From Bugzilla Helper: User-Agent: Mozilla/4.77 [de] (X11; U; Linux 2.2.19-6.2.7 i686) Description of problem: Simultaneous access to more than one IDE disk with DMA enabled can lead to massive data corruption under RH kernels 2.4 with certain chipset combinations. How reproducible: Always Steps to Reproduce: 1. Install two or more harddisks on the target system. 2. Install RH-7.1, put filesystems on every disk 3. Run heavy load on all disks simultaneously by copying directory trees from an NFS server to multiple disks. 4. Use diff on copied filesystems to show differences. If your root partition is on RAID0,1,5 on more than one disk use rpm -Va to show the mess. Actual Results: Copied filesystems differ, sometimes the filesystem itself gets corrupt. rpm -Va show far too many files. Expected Results: diff should not report diffenrences, rpm -Va should show only some configuration files, but of course no static files like program binaries.
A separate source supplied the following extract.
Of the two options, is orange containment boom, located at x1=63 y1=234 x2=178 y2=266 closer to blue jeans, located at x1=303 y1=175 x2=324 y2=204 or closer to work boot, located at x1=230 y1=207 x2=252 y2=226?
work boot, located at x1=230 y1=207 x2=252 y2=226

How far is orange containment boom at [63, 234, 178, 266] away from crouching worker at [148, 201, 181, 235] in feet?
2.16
Additional info: Hardware where I could reproduce it: 1. DELL Precision Workstation 220 (i820 chipset, onboard UDMA IDE controller), two IBM drives (IC35L060AVER07-0) connected to the onboard controller with the original 80 wire cable. 2. DELL Precision Workstation 220 (i820 chipset), Promise Ultra100TX2 UDMA IDE controller, four IBM drives (IC35L060AVER07-0) connected to the Promise controller with two 80 wire cable. 3. DELL PowerEdge 1400 Server, ServerWorks CNB20LE chipset, one Promise Ultra100TX2 UDMA IDE controller, four IBM drives (IC35L060AVER07-0) connected to the Promise controller with two 80 wire cable. 4. DELL PowerEdge 1400 Server, ServerWorks CNB20LE chipset, two Promise Ultra100TX2 UDMA IDE controller, four IBM drives (IC35L060AVER07-0) connected to the Promise controller each as master with four 80 wire cable. Hardware that runs fine: 1. My old home server with i430HX chipset, Promise Ultra100TX2 UDMA IDE controller, four Quantum Fireball LM15 connected to the Promise controller with two 80 wire cable.
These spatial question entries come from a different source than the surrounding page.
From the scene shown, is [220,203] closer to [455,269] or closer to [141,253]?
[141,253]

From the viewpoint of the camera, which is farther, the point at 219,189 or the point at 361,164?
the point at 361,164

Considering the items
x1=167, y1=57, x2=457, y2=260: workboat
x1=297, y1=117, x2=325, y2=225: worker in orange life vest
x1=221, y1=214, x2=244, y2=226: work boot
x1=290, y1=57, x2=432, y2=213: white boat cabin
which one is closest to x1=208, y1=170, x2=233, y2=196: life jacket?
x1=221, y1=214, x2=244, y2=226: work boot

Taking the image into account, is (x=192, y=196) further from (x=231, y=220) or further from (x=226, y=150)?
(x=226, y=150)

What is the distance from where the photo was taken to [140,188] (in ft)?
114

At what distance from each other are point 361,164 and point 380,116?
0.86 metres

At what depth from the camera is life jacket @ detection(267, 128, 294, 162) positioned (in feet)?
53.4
My promise controller seems to work fine with my 2 IBM drives, but they are each on a separate 12" 80 ribbon cable. The surprising part is that on-IBM drives seem to work fine. hmm I assume this is kernel 2.4.2-2; we release an updated 2.4.3-12 kernel 2 weeks ago.
I was using both 2.4.2-2 and 2.4.3-12 and even rawhide 2.4.5-something. All the same. I guess your Promise is not Ultra100TX2 since TX2 is only supported in 2.4.3-12. But anyway it happenend on the DELL i820 based system exactly the same way. This was the reason for me to buy the Promise controllers. I'm quite frustrated because I've seen some similar bugzilla reports here and it seems even people on w2k having all the same problem. Some just blame VIA, some blame Promise, some blame Highpoint but the problem still persists and it is always corruption of data transfer when using more than one IDE disk. FYI as stated above I also connected every disk to it's on channel but it didn't change anything. I guess something goes wrong with the DMA transfers between IDE chip and CPU/memory and it's not a problem of the transfers between the disk and the IDE chip.
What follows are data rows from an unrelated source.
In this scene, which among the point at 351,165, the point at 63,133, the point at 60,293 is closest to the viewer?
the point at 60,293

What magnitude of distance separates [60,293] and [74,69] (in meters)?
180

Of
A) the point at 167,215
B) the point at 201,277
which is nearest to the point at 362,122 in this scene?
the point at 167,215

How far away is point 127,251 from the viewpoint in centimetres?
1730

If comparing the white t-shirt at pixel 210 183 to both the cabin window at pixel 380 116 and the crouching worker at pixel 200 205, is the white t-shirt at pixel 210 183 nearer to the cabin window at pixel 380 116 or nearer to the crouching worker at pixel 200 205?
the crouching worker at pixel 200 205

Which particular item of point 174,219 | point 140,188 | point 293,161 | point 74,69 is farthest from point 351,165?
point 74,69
I've used a Promise 100 and a Promise 100 TX2 at the same time (each with 2 drives attached on separate channels, for a total of 4 drives) in a ServerWorks LE (SuperMicro 370DLE) system, at UDMA 5, with no corruption problems. I did occasionally get the "interrupt lost" error followed by IDE I/O hanging etc. BTW, don't even think about trying to use the on-board IDE on those ServerWorks systems, see bug 38429 for more info.
Has anyone else seen corruption of this sort on 2.2.19 or greater kernels? We are dealing with various disk errors with Supermicro 370DLE board, Serverworks LE Chipset, and IDE system disk (master) and CD-rom(slave) on the ide0 bus of the onboard IDE controller. With seagate system disk we have seen corruption the same as described above. With Western Digital system disk we have seen a large number of I/O errors that make the system hang and the disk appear to be corrupted but it comes back after reboot and fsck. Steve Timm
Further notes on this problem: We have now installed kernel 2.4.7-2.9smp out of Rawhide and we see the same behavior that we did before, namely that there are an excessive number of I/O errors on the system disk, the system hangs, but is OK after reboot and fsck. It would seem that rumours that this fault has been fixed are somewhat premature.
With Tyan 2510 motherboard we see DMA problems with (1) all 3 disks on the motherboard (2) system disk on motherboard and two data disks on primary channel of promise ultra-66. (3) system disk on primary channel of promise ultra-66 and two data disks on secondary channel. In this third configuration we also see the "interrupt lost" errors mentioned above, as well as the DMA timeouts on any and all three of the drives that are also seen in configurations (1) and (2). Does anyone know any way to make a stable three-drive IDE configuration with this Tyan 2510 board...we could use either 2.2 or 2.4 kernels... just want to find something that works.
Thanks for the bug report. However, Red Hat no longer maintains this version of the product. Please upgrade to the latest version and open a new bug if the problem persists. The Fedora Legacy project (http://fedoralegacy.org/) maintains some older releases, and if you believe this bug is interesting to them, please report the problem in the bug tracker at: http://bugzilla.fedora.us/